Phobos is now compiled with -preview=dip1000
Meta
jared771 at gmail.com
Fri May 17 21:57:51 UTC 2019
On Friday, 17 May 2019 at 20:59:43 UTC, Mike Franklin wrote:
> On Friday, 17 May 2019 at 17:03:51 UTC, Meta wrote:
>
>> If you look at `main` above, `rawData` has the same lifetime
>> as the `dataRange` struct returned from `makeDataRange` and
>> the queue returned from `copyToQueue`. True, there is some
>> traditionally unsafe stuff happening in between; however, I
>> thought that the point of adding all these annotations is to
>> tell the compiler how the lifetimes of these objects propagate
>> up and down the call stack, so that it can check that there
>> will be no memory corruption. I'm not doing anything here that
>> will result in a pointer to an expired stack frame, or
>> otherwise cause memory corruption or use after free, or
>> anything like that (*unless* I allow either `dataRange` or
>> `result` to escape from the main function - which dip1000
>> correctly disallows).
>
> I don't think it does because `Queue!(T).store` has infinite
> lifetime beyond that of even `main`, at least as far as the
> compiler is concerned.
I see what you're getting at. The compiler sees a slice type
(i.e., Data[]), knows that it's GC-backed and thus has infinite
lifetime, and concludes "the data you're trying to put in the
store has too long of a lifetime". That makes sense, but slices
don't necessarily have to be backed by the GC, so that seems like
a faulty heuristic to me and possibly a vector for bugs.
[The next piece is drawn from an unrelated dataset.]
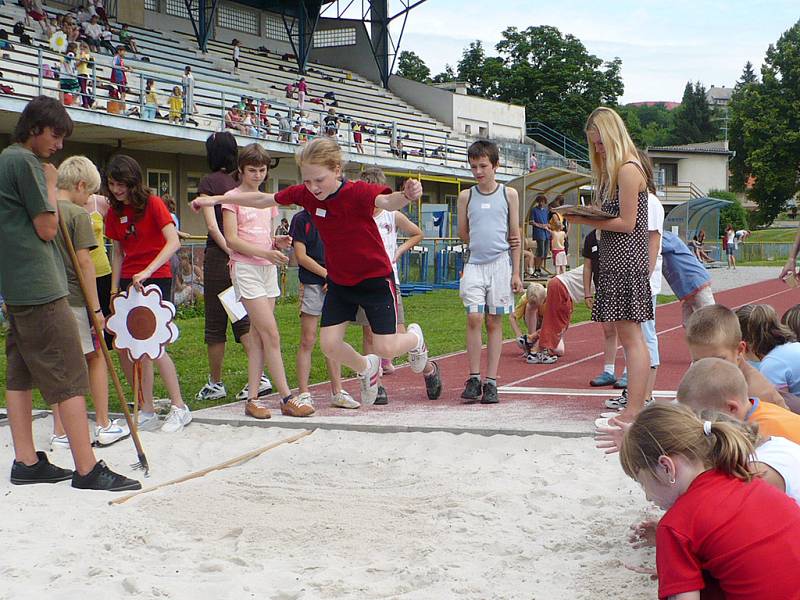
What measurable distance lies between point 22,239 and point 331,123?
26.8 meters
> The compiler doesn't have enough information to know that
> `store` is tied to the lifetime of `Queue!(T)` (a.k.a
> `rawData`) and maybe that's a missing language feature.
According to the DIP, "from a lifetime analysis viewpoint, a
struct is considered a juxtaposition of its direct members." Who
knows if that's still the case, because Walter has considerably
changed how it works but has not documented those changes (IIRC,
I may be wrong on that). That probably means that a Queue!T has
an infinite lifetime, assuming that the compiler sees its T[]
member as having an infinite lifetime.
> Maybe we should be allowed to declare aggregate fields as
> `scope` to convey that, but the compiler currently disallows it.
That might be nice but would also probably cause a dramatic
increase in complexity. I haven't thought through the possible
ramifications of making a change like that.